Researchers studied the data from 12 random, controlled trials that compared the efficacy of biologic therapies to placebo in patients with psoriatic arthritis (PsA) who did not respond to traditional disease-modifying anti-rheumatic drugs (DMARDs). Included studies lasted at least 12 weeks, measured the response rate to treatment with the American College of Rheumatology (ACR) 20% improvement (ACR20) and included 1,989 treated patients and 1,175 patients who received placebo.

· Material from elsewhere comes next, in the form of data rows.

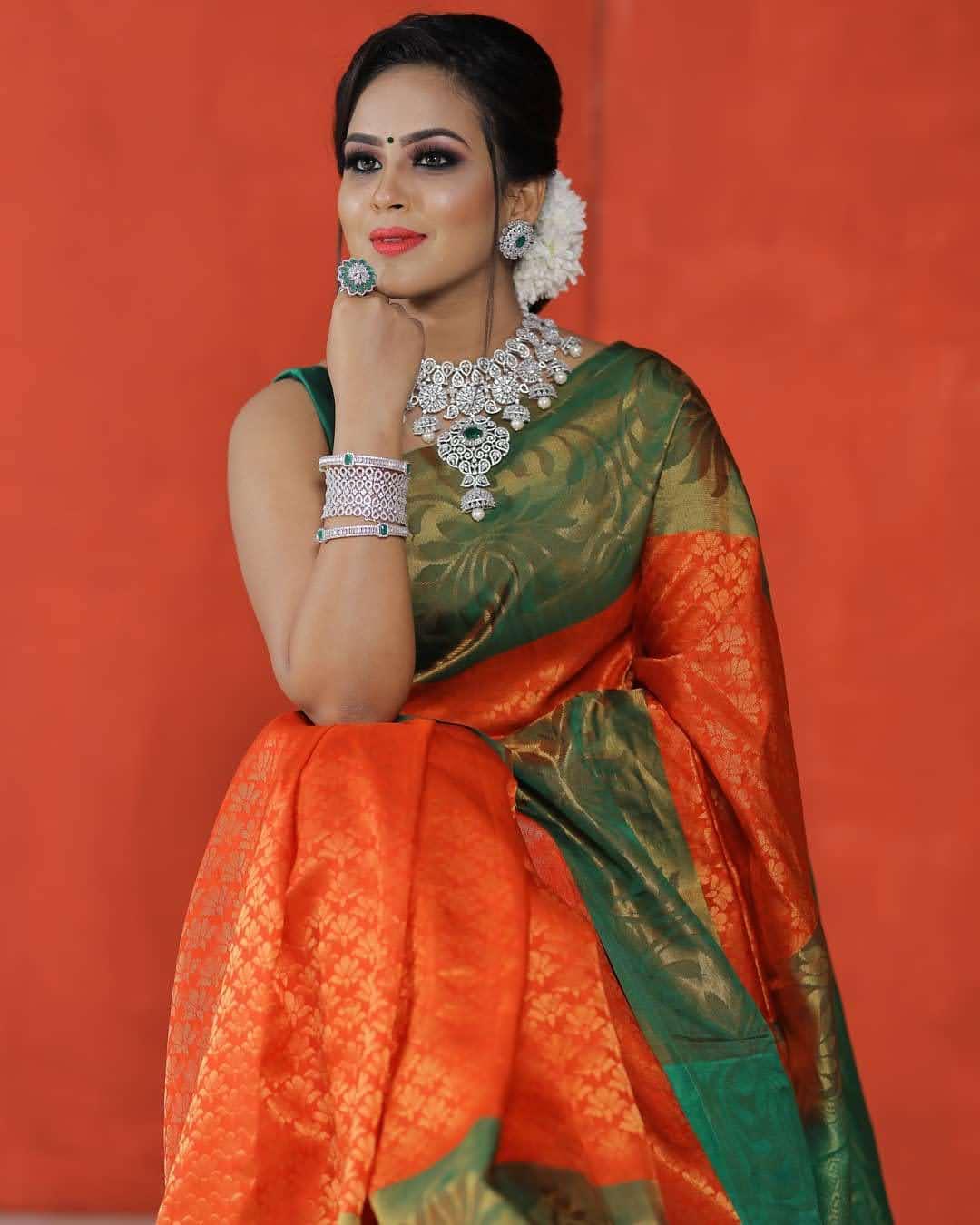 Kanmani-Sweety-Manoharan-Bharathi-Kannamma-57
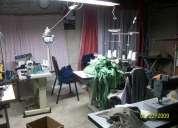Se ofrece taller de costura completo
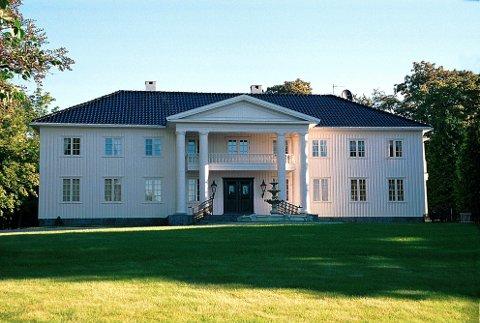 Den gamle hovedbygningen på Ulleberg, som brant i 1934, er utvilsomt det flotteste sveitserhus, som har eksistert i LARVIK. Nåværende hovedbygning er også bygd i tre, men med åpenbare forbilder i nyklassisismens murarkitektur.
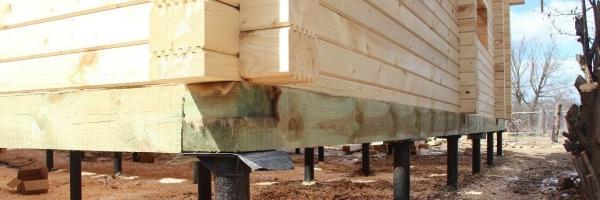 Монтаж винтовых свай для строительства брусового дома
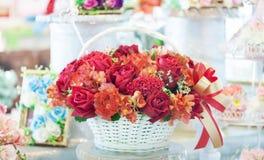 Presente da cesta do ramalhete da flor fotos de stock royalty free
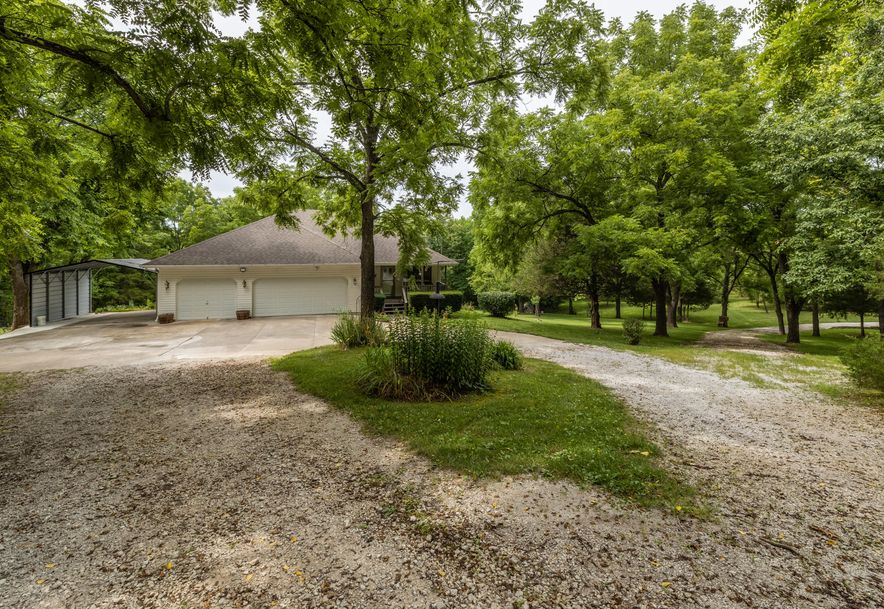 1031 Green Valley Road Clever, MO 65631 - Photo 31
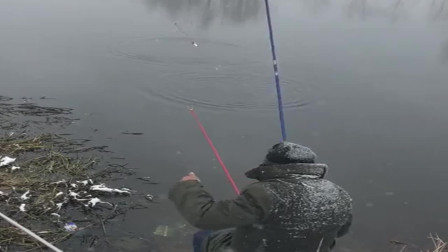 老大爷遭儿女嫌弃,肚子饿急了,只能冒着大雪来河边钓鱼!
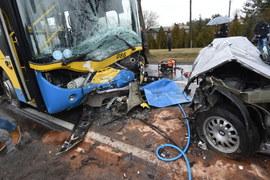 Czołowe zderzenie auta osobowego z autobusem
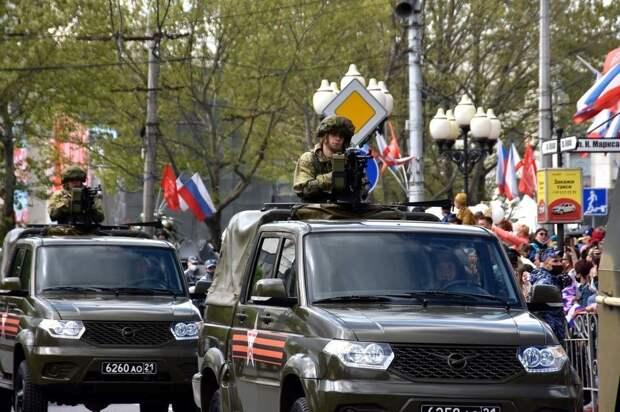 В Симферополе в параде Победы приняло участие больше тысячи человек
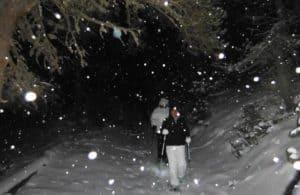 Raquettes en nocturne dans les Pyrénées-Orientales. Marche sous la neige seuleument éclairé par des lampes frontales.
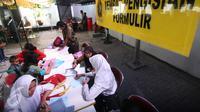 Sejumlah siswi mengisi formulir Penerimaan Peserta Didik Baru (PPDB) tahun ajaran 2016/2017 di Dinas Pendidikan Kota Yogyakarta, Rabu (15/6). PPDB jalur Kartu Menuju Sehat (KMS) diminati siswa untuk mendapatkan sekolah favorit. (Liputan6.com/Boy Harjanto)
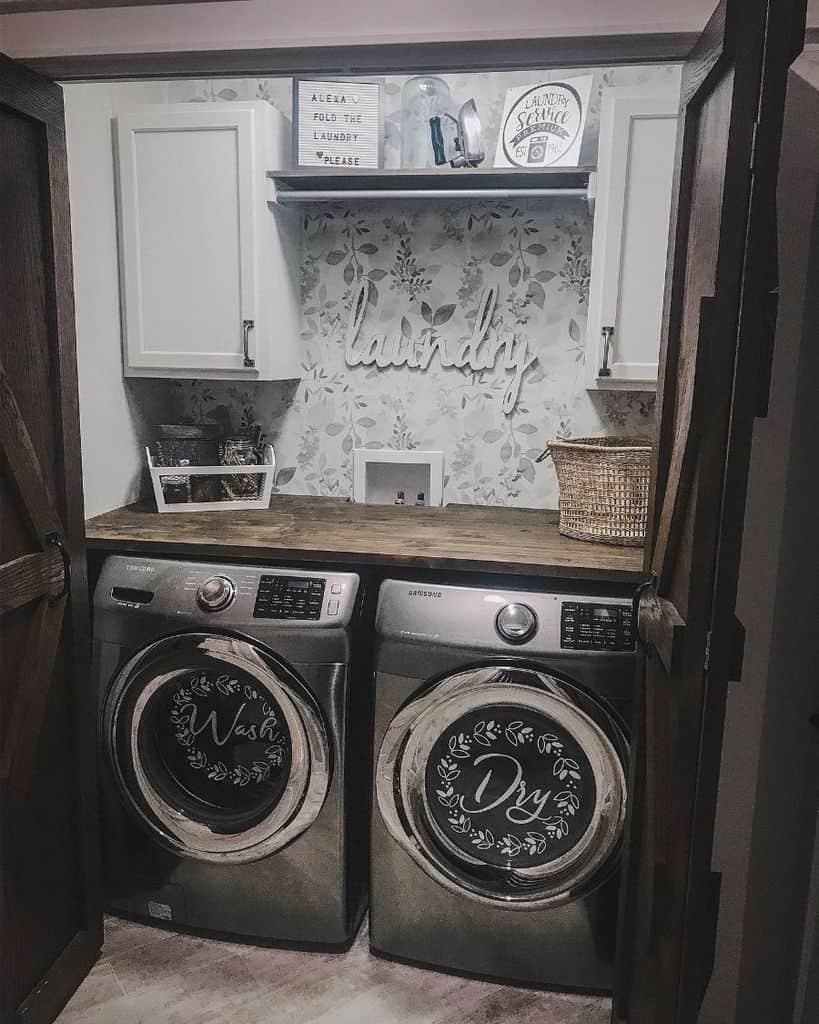 counter laundry closet ideas _livingwithants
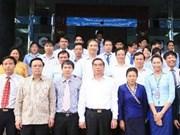 Le Hong Anh visite des projets d'entreprises vietnamiennes au Laos
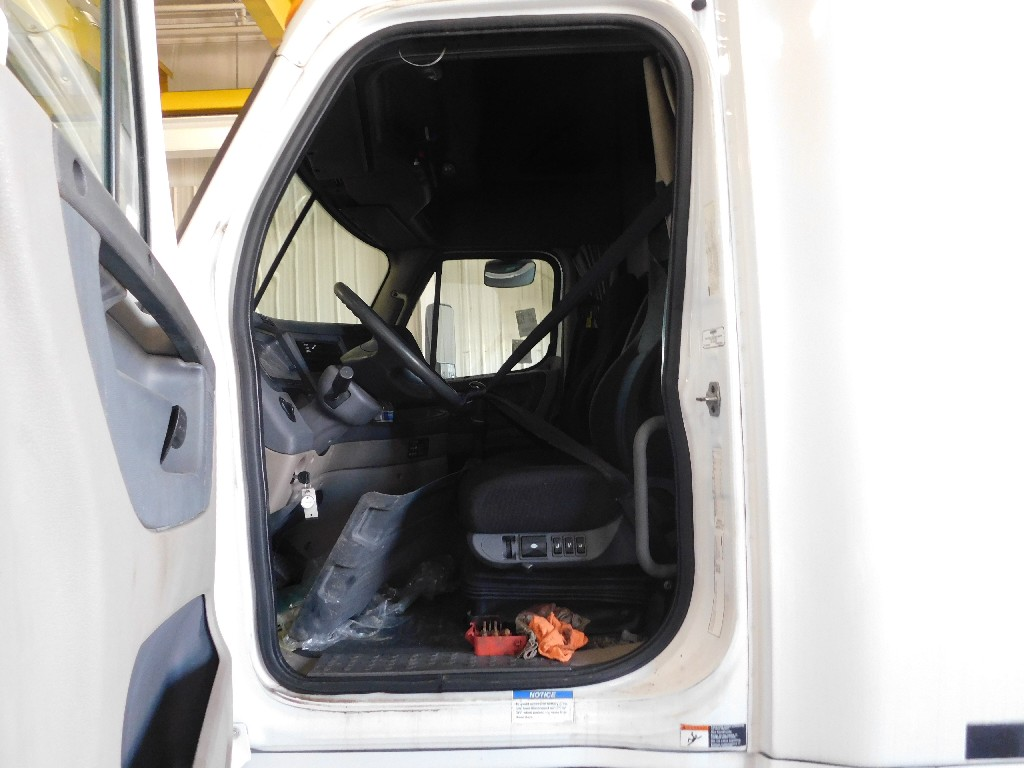 Cab for 2010 FREIGHTLINER CASCADIA for sale-59083660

The researchers considered “older” anti-tumor necrosis factor-alpha therapies, Humira (adalimumab, AbbVie), Enbrel (etanercept, Amgen), Simponi (golimumab, Janssen) and Remicade (infliximab, Janssen), to be similar and considered the agents as a single category. Seven trials of older TNF inhibitors, two trials of Stelara (ustekinumab, Janssen), one trial of Otezla (apremilast, Celgene), one trial of Cimzia (certolimumab pegol, UCB) and a trial of Cosentyx (secukinumab, Novartis) were included. Baseline characteristics of all patients were similar, including average age, disease activity and 1:1 male-to-female ratio. All studies allowed the concomitant use of traditional DMARDs and reported the ACR20 response rate at 12 to 24 weeks.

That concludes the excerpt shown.